Abstract
It is now possible to build multi-core servers equipped with dozens of
terabytes, to even petabytes of local NVMe SSD storage. This raises a
natural question of what can be done with such machines, and how many
parallel storage devices are required to quickly compute over data
that is much larger than main memory? Can we design algorithms for
such machines that achieve nearly in-memory performance while
gracefully scaling to datasets that are much larger than main memory?

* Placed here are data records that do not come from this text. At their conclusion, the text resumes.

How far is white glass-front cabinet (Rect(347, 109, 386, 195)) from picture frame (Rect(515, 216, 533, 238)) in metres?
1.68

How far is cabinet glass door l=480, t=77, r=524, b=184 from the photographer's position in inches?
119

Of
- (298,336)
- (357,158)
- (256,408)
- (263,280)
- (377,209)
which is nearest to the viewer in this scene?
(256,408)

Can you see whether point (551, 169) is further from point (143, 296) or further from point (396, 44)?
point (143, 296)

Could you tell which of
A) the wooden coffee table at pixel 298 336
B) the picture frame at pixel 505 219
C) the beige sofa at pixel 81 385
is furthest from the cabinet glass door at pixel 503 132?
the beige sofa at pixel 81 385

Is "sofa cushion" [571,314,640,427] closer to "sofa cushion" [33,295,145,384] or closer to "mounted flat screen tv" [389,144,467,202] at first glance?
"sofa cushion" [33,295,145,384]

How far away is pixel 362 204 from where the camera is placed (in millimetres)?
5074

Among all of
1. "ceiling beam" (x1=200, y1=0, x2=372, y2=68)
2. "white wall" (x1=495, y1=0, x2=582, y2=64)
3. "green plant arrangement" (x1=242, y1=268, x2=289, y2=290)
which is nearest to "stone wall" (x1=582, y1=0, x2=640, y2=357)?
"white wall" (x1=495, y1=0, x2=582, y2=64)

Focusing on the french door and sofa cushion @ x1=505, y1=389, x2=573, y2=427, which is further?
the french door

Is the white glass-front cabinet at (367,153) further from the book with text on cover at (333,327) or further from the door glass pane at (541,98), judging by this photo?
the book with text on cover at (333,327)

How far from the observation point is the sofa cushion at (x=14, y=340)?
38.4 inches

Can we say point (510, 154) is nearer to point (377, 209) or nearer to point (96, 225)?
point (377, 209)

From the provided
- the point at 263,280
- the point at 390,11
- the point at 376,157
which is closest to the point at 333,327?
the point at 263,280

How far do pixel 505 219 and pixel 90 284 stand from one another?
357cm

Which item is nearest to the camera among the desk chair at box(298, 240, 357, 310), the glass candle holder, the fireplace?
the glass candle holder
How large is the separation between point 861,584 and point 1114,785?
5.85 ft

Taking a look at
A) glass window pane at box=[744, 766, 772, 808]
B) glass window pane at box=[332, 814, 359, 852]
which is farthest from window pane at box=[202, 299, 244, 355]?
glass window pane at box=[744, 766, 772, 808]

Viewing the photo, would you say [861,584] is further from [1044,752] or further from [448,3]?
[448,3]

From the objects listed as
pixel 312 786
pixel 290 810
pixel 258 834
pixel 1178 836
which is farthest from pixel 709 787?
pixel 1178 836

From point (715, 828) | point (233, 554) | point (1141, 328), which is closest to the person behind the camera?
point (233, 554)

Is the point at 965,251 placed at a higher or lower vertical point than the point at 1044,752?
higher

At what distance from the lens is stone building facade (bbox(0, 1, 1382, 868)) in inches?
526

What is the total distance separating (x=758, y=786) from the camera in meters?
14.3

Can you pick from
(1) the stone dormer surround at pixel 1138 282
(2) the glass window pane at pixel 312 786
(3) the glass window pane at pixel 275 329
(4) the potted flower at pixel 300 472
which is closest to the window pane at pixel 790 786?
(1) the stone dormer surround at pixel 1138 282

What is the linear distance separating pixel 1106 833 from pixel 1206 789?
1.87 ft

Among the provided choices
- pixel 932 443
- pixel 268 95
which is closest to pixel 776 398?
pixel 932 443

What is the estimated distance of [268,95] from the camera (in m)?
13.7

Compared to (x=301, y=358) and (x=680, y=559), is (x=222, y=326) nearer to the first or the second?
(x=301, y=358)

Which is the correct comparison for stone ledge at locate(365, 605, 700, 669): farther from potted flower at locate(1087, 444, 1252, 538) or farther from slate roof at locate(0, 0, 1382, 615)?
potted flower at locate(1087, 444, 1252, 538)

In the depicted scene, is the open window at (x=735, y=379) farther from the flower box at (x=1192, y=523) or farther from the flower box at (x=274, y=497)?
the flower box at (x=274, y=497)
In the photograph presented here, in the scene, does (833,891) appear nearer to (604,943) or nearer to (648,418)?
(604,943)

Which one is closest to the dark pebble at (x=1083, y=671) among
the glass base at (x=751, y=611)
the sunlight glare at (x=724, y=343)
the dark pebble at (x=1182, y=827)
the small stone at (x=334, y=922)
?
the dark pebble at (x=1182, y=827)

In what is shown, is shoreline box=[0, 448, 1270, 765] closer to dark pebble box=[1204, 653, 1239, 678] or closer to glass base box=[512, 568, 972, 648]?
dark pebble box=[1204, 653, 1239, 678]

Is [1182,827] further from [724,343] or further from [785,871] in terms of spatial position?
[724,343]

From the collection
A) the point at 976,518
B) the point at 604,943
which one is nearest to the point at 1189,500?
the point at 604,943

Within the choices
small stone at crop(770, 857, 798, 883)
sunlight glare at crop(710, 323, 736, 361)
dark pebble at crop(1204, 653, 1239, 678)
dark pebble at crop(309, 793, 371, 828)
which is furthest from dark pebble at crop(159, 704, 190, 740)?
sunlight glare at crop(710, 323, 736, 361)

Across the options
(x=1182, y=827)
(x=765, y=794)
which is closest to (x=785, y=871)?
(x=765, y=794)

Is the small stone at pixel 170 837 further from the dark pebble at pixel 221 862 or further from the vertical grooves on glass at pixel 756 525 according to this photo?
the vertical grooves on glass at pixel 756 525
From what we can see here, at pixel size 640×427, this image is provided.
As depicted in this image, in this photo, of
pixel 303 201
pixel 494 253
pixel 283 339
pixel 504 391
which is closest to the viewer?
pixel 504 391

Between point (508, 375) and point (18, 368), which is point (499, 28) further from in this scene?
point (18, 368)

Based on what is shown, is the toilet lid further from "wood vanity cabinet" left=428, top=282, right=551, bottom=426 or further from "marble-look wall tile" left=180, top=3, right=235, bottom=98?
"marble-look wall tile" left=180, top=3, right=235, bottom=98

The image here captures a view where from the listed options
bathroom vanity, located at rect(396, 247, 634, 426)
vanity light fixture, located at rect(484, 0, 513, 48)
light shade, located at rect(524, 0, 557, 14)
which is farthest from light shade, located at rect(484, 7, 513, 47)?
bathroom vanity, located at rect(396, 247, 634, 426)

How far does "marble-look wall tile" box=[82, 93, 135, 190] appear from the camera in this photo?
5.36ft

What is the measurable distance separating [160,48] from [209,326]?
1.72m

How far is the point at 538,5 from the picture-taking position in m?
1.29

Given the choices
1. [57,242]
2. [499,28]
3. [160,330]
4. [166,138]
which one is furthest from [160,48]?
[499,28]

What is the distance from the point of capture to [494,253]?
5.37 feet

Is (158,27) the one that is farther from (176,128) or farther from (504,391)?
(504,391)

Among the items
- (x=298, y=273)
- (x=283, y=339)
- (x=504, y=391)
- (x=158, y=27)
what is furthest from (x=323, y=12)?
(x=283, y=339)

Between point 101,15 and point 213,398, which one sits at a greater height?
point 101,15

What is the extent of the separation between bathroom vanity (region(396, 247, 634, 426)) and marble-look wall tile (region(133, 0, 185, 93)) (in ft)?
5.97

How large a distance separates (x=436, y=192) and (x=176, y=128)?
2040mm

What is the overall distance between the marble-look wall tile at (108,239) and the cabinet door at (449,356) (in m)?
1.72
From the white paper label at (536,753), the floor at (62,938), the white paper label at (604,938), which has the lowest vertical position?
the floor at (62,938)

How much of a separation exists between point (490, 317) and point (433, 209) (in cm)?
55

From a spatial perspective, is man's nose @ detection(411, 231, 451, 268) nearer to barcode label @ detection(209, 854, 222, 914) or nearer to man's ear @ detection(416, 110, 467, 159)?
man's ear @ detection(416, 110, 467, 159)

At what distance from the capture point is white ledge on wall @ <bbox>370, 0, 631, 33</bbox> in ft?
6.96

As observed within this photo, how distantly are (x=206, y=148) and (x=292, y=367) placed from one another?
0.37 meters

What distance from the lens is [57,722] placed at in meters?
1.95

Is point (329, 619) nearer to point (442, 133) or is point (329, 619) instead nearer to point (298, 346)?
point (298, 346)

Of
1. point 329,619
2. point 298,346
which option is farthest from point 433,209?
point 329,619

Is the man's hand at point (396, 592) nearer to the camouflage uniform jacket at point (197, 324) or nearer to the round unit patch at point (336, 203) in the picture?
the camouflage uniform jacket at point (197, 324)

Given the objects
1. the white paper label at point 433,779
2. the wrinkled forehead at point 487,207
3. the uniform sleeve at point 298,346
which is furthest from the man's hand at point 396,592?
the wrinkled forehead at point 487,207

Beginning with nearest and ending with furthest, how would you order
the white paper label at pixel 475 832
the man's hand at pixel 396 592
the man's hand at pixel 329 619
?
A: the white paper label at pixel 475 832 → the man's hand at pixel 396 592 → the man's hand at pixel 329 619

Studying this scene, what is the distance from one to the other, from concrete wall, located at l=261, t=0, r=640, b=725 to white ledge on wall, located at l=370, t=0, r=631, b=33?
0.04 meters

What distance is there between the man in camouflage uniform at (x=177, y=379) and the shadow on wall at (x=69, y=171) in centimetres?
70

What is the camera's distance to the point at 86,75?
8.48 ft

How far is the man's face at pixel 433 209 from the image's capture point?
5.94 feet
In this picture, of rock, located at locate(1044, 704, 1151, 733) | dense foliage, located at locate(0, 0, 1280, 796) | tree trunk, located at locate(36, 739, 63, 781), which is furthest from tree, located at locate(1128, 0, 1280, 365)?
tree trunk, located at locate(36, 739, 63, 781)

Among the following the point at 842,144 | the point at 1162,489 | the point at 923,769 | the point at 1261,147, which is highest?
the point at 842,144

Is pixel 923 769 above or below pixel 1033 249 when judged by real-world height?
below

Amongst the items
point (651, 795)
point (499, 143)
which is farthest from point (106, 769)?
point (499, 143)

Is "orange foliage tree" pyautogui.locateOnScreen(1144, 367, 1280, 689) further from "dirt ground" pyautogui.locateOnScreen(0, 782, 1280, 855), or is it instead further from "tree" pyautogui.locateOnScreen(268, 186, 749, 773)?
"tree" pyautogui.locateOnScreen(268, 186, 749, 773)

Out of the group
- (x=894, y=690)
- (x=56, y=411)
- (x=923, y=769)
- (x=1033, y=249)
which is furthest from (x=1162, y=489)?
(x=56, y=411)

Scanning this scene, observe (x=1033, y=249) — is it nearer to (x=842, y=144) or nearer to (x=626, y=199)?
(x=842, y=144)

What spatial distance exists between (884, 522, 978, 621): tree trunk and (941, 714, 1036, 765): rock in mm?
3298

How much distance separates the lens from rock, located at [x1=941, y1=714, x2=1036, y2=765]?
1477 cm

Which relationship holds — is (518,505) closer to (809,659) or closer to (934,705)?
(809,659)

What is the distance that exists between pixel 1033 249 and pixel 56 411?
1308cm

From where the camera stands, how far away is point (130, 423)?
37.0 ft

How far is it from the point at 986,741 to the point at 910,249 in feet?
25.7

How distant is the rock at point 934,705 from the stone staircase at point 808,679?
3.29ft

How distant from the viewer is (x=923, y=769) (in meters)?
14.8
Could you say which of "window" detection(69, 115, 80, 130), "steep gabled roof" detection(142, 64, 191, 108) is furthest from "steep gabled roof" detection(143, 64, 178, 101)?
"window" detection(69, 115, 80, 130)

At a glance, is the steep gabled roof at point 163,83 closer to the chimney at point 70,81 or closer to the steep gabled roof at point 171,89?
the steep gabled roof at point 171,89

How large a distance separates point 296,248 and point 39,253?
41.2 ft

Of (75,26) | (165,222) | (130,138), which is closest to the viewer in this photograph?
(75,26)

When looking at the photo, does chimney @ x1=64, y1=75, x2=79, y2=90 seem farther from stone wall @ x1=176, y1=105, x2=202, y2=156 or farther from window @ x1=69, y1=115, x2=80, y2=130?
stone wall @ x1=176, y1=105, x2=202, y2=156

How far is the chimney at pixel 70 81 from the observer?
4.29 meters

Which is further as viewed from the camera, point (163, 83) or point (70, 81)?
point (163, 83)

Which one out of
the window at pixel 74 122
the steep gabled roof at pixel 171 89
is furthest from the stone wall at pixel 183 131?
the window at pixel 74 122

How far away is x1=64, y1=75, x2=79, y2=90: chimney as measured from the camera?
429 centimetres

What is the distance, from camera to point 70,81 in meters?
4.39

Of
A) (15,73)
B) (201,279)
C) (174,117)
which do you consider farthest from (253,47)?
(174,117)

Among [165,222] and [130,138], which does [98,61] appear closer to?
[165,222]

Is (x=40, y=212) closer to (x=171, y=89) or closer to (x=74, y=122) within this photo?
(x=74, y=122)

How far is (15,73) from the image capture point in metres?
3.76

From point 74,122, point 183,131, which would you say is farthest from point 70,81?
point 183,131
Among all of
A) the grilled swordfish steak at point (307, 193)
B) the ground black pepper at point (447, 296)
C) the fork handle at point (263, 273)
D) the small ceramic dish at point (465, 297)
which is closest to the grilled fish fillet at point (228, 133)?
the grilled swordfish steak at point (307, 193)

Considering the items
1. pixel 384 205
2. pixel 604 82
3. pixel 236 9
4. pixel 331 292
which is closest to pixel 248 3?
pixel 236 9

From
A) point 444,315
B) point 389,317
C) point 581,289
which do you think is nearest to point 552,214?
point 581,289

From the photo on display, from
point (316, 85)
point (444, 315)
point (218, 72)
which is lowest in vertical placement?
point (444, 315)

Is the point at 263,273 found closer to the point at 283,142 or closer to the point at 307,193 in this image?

In this talk I will describe some recent results on designing parallel
algorithms for an inexpensive multicore workstation equipped with a
30TB NVMe SSD array composed of 30 SSDs; the entire machine was built
at a total cost of about ten thousand dollars. I will present some
microbenchmarks run on the machine, describe scaling bottlenecks, and
explain how to overcome them by leveraging the modern asynchronous I/O
stack. I will then describe scalable I/O primitives for the multi-SSD
setting that can be used to concisely express several I/O-efficient
parallel algorithms, including samplesort, random shuffle, and basic
sequence primitives.
Our experimental results reveal that there can be very little overhead
to well-designed multi-SSD algorithms relative to their in-memory
counterparts. For example, our multi-SSD samplesort matches the
performance of one of the fastest in-memory sample-sorts for inputs
that fit in memory, and gracefully scales to sorting one trillion
8-byte integers in about an hour while using under two hundred
gigabytes of DRAM. The talk will also cover some ongoing work on
implementing parallel graph algorithms, approximate nearest-neighbor
search data structures, and other irregular algorithms on multi-SSD
machines.
Bio
Laxman is an Assistant Professor in the Department of Computer Science
at the University of Maryland, College Park, and a research scientist
at Google Research with the Graph Mining team.